In mid-2001, Lee Rainie, the Director of the Pew Internet & American Life Project, approached officials at Elon University with an idea that the Project and the University might replicate the fascinating work of Ithiel de Sola Pool in his 1983 book Forecasting the Telephone: A Retrospective Technology Assessment. Pool and his students had looked at primary official documents, technology community publications, speeches given by government and business leaders, and marketing literature at the turn of the 20th Century to examine the kind of impacts experts thought the telephone would have on Americans’ social and economic lives. The idea was to apply Pool’s research method to the internet, particularly focused on the period between 1990 and 1995 when the World Wide Web and Web browsers evolved.
Eventually, Janna Quitney Anderson, a professor of journalism and communication at Elon, formed a research class for the spring semester of 2003. The class searched for comments and predictions from 400 experts for the period between 1990-1995 in government documents, technology newsletters, conference proceedings, trade newsletters and the business press. Eventually, more than 1,000 people were logged in the predictions data base and more than 4,000 predictions were amassed. The fruits of that work are available at: http://www.elon.edu/predictions. We hope the database will provide a resource for researchers and students to assess the evolution of the internet. Further, we invite readers of this report to enter their own predictions at that site.
This retrospective research effort inspired the survey that is covered in this report. As more and more commentary was examined from the dawn of the Web, it became apparent that it would be useful to return to many of those experts to see what they currently see on the horizon. In September 2004, the Pew Internet Project sent an email invitation to a list of technology experts and social analysts, asking them to complete a 24-question survey about the future of the internet. We also asked the initial group of experts to forward the invitation to colleagues and friends who might provide interesting perspectives. Some 1,286 people responded to the online survey between September 20 and November 1, 2004. About half are internet pioneers and were online before 1993. Roughly a third of the experts are affiliated with an academic institution and another third work for a company or consulting firm. The rest are divided between non-profit organizations, publications, and the government.

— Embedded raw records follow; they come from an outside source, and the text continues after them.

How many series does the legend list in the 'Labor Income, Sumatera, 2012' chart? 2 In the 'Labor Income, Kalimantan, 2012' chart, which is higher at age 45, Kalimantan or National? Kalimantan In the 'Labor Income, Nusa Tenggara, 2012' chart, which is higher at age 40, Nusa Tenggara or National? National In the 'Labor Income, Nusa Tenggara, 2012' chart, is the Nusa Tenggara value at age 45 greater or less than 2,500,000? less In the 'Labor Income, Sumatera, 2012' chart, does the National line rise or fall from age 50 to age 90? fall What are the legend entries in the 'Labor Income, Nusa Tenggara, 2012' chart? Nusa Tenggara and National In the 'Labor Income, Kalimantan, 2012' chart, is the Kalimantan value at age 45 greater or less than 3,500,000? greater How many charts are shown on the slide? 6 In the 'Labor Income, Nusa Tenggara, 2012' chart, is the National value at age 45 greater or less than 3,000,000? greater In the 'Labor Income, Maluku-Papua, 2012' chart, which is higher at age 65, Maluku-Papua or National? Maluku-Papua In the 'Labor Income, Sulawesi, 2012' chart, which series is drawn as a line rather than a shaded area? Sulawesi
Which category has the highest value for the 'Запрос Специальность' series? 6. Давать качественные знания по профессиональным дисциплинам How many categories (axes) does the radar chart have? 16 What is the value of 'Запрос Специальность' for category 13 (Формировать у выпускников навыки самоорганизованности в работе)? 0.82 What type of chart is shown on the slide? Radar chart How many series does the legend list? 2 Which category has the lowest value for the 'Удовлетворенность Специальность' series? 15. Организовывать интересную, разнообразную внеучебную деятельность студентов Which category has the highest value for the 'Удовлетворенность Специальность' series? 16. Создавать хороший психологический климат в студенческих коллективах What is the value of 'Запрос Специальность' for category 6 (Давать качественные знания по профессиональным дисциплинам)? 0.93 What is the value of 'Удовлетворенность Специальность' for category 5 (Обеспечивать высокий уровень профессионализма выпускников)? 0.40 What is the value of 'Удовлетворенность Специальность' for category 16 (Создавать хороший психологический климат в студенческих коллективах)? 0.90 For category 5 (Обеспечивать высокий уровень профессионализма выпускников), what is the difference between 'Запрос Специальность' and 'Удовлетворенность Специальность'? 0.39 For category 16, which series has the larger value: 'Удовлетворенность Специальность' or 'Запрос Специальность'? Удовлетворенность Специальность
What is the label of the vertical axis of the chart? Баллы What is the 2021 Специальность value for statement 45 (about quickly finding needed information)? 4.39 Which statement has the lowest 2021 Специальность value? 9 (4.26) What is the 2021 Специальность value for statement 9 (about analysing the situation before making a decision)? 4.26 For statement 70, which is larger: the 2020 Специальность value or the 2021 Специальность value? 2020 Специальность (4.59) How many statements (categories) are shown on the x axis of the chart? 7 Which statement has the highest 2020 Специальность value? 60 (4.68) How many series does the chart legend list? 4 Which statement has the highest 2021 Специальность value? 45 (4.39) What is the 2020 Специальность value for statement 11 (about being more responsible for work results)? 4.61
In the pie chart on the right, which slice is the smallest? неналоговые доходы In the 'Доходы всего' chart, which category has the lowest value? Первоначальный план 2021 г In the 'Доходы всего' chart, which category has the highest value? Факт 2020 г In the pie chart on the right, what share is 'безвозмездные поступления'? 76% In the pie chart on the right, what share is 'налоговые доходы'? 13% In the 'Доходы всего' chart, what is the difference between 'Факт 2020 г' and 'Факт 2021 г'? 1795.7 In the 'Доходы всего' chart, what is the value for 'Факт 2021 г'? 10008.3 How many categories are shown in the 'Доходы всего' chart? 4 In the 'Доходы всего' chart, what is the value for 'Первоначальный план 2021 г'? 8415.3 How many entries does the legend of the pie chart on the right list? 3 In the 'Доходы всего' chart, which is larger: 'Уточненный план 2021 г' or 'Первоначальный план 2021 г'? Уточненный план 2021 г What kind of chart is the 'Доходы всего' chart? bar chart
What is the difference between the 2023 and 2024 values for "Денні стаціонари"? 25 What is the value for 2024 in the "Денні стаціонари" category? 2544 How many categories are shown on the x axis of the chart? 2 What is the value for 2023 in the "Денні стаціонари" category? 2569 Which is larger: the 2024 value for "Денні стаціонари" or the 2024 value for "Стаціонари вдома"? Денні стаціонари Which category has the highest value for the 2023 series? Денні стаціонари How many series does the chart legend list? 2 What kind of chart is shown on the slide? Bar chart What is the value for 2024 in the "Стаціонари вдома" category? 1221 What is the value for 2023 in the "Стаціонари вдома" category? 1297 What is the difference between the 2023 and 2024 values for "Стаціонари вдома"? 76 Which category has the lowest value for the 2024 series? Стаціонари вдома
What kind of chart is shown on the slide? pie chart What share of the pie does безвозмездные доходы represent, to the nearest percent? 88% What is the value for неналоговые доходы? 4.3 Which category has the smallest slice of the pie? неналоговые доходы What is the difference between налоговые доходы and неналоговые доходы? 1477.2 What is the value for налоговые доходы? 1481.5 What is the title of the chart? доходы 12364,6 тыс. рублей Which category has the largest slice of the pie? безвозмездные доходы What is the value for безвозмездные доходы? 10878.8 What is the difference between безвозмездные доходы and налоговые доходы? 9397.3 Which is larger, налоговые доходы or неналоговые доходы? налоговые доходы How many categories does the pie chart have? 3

Some internet luminaries were involved with the survey, including Vint Cerf, Esther Dyson, Bob Metcalfe, Dan Gillmor, Simson Garfinkel, Howard Rheingold, and David Weinberger. Other experts who responded to the survey shared only their institutional affiliation, the list of which includes: Harvard, MIT, Yale; Federal Communications Commission, Social Security Administration, U.S. Department of State; IBM, AOL, Microsoft, Intel, Google, Oracle, and Disney, among many others. But some of the best comments came from those who declined to dazzle us with anything besides their ideas. These respondents opted not to identify themselves in any way.
The Pew Internet & American Life Project and Elon University do not advocate policy outcomes related to the internet. The predictions included in the survey were written to inspire reactions, not because we think any of them will necessarily come to fruition. We chose topics that have come up in our research as well as some ideas that have recently been in the news.
Some of the predictions were constructed in a way that contained several statements and it was often the case that experts would agree with one part of the prediction, but not the other. For instance, one assertion they were asked to analyze was: “By 2014 use of the internet will increase the size of people’s social networks far beyond what has traditionally been the case. This will enhance trust in society.” Many of the experts supported the first idea in the prediction (the size of personal social networks will grow), but challenged the notion that this would increase the overall level of trust that people had about one another.
In addition to trying to pack several ideas into one prediction, we tried to balance the statements so that there were roughly equal numbers of predictions with “good,” “bad,” and “neutral” outcomes. Many of the experts were quick to point out that the deployment of technology always brings both positive and negative results. Thus, they often reminded us in their written answers that the “good” outcome embodied in the prediction would not be the entire result of the technology change.
After each portion of the survey – each prediction or each question – we invited experts to write narrative responses to the item they had just assessed. We also gave them the option of challenging the predictions we offered, in case they did not agree with the thrust of the prediction or wanted to criticize the wording we had used. Not surprisingly, the most interesting product of the survey is the many open-ended predictions and analyses written by the experts in response to our material and we have included many of them in this report. Many others are now entered into the Elon-Pew Internet predictions database available at: http://www.elon.edu/predictions.
Since the experts’ answers evolved in both tone and content as they went through the questionnaire, the findings in this report are presented in the same order as the original survey. The experts were invited to sign their written responses if they wanted to be quoted in the Elon-Pew database and in this report. The quotations in the report are attributed to those who assented to have their words quoted. When a quote is not attributed to someone, it is because that person chose not to sign his or her written answer.